Il tempo di congratularmi con me stessa per aver agevolmente ritrovato la strada di casa che quell'infernale allarme, guarda un po', s'è messo a strillare.

tintintintintintin tiiiiin tintintintintintin tiiiiin

pronto G!? Guarda che qua 'sto coso strilla

tintintintintintin tiiiiin tintintintintintin tiiiiin

Mi sono dimenticato di disattivarlo, devi spingere tu il bottone

tintintintintintin tiiiiin tintintintintintin tiiiiin

Dove, come, quando? Perché ti ho detto sì?

tintintintintintin tiiiiin tintintintintintin tiiiiin

Tranquilla, sta sotto pftu pftu pftu lecce

tintintintintintin tiiiiin tintintintintintin tiiiiin

Cosa diavolo dici? 

tintintintintintin tiiiiin 
tintintintintintin tiiiiin

lecce, lecce! pftu pftu pftu

tintintintintintin tiiiiin tintintintintintin tiiiiin

La legge di Murphy. Tutto quel che può succedere accadrà.

La linea è caduta ed io ho iniziato a chiedermi quale sorta di bottone potesse mai trovarsi sotto Lecce e se fosse proprio quello il momento indicato perché quell'idiota di G. si mettesse a farmi gli indovinelli.

Poco prima del casello, coi timpani in sciopero bianco, l'illuminazione.

Frecce! Frecce! Sta sotto la leva delle frecce!

Ma se Murphy è così famoso ci dev'essere un motivo.
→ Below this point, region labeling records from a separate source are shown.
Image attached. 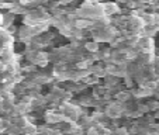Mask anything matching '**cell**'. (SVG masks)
I'll list each match as a JSON object with an SVG mask.
<instances>
[{
	"label": "cell",
	"mask_w": 159,
	"mask_h": 135,
	"mask_svg": "<svg viewBox=\"0 0 159 135\" xmlns=\"http://www.w3.org/2000/svg\"><path fill=\"white\" fill-rule=\"evenodd\" d=\"M147 106H148V108H149V111L158 110V101H156V100H151V101H148Z\"/></svg>",
	"instance_id": "obj_7"
},
{
	"label": "cell",
	"mask_w": 159,
	"mask_h": 135,
	"mask_svg": "<svg viewBox=\"0 0 159 135\" xmlns=\"http://www.w3.org/2000/svg\"><path fill=\"white\" fill-rule=\"evenodd\" d=\"M14 20H16V16L11 14L10 11L3 13L2 14V28H4V30L10 28L13 25V23H14Z\"/></svg>",
	"instance_id": "obj_3"
},
{
	"label": "cell",
	"mask_w": 159,
	"mask_h": 135,
	"mask_svg": "<svg viewBox=\"0 0 159 135\" xmlns=\"http://www.w3.org/2000/svg\"><path fill=\"white\" fill-rule=\"evenodd\" d=\"M44 118L47 124H61L66 121V115H63L61 111H47Z\"/></svg>",
	"instance_id": "obj_1"
},
{
	"label": "cell",
	"mask_w": 159,
	"mask_h": 135,
	"mask_svg": "<svg viewBox=\"0 0 159 135\" xmlns=\"http://www.w3.org/2000/svg\"><path fill=\"white\" fill-rule=\"evenodd\" d=\"M116 99H117V101L120 103V104H124V103H127L131 99V94H129V92H127V90H121V92H118V93L116 94Z\"/></svg>",
	"instance_id": "obj_5"
},
{
	"label": "cell",
	"mask_w": 159,
	"mask_h": 135,
	"mask_svg": "<svg viewBox=\"0 0 159 135\" xmlns=\"http://www.w3.org/2000/svg\"><path fill=\"white\" fill-rule=\"evenodd\" d=\"M84 49H86V51H89V52H92V54H96V52L100 51L99 44H97V42H94V41H87L86 44H84Z\"/></svg>",
	"instance_id": "obj_6"
},
{
	"label": "cell",
	"mask_w": 159,
	"mask_h": 135,
	"mask_svg": "<svg viewBox=\"0 0 159 135\" xmlns=\"http://www.w3.org/2000/svg\"><path fill=\"white\" fill-rule=\"evenodd\" d=\"M118 83H120V80H118V78H116V76H110L107 75L104 78V87L106 89H113V87L118 86Z\"/></svg>",
	"instance_id": "obj_4"
},
{
	"label": "cell",
	"mask_w": 159,
	"mask_h": 135,
	"mask_svg": "<svg viewBox=\"0 0 159 135\" xmlns=\"http://www.w3.org/2000/svg\"><path fill=\"white\" fill-rule=\"evenodd\" d=\"M102 9H103L104 16H107V17L116 14V13H120V9H118L117 3H102Z\"/></svg>",
	"instance_id": "obj_2"
}]
</instances>
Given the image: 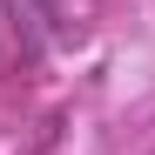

Presa dall'entusiasmo per aver scongiurato la crisi e in preda alla forza dell'abitudine ho preso la corsia per i Telepass, aggeggio di cui G. non è fornito.

Mi dispiace - ho urlato al citofono dell'aiuto - ho sbagliato corsia, non ho il Telepass.

Qualche secondo di attesa, un gracchio indefinito in sottofondo e la barra s'è aperta.

La tizia all'uscita somigliava a Moira Orfei.

E come facciamo adesso? Ha chiesto, placida

E io che ne so?

Ma le hanno dato l'ok al transito?

Mi hanno aperto la barra, se è questo che intende

Sì ma le hanno detto o no "ok al transito"?

Le esatte parole intende?

Sì!

No, cioè. Boh, io non ho sentito.

Pausa. Pausa. Pausa.

Allora deve andare al punto blu e si fa addebitare il pedaggio sul suo Telepass

Signora, questa non è la mia macchina e io non ho modo di passare al punto blu, ne adesso ne nei giorni a venire.

Pausa. Pausa. Pausa. Fila. Fila. Fila. Imbarazzo.

Va' beh, facciamo così. E' entrata a Roma?

Deo gratias, sì

Sono 4 euro, registro la targa.

Non mi piace mettere in ansia gli amici, G.soprattutto. Così mi sono limitata a un rincuorante messaggio vocale:

La tua macchina è sana e salva, sotto casa mia. Dì a tuo fratello che può passare a prendersi le chiavi quando vuole.

Che non si dica che non sono una tipa affidabile.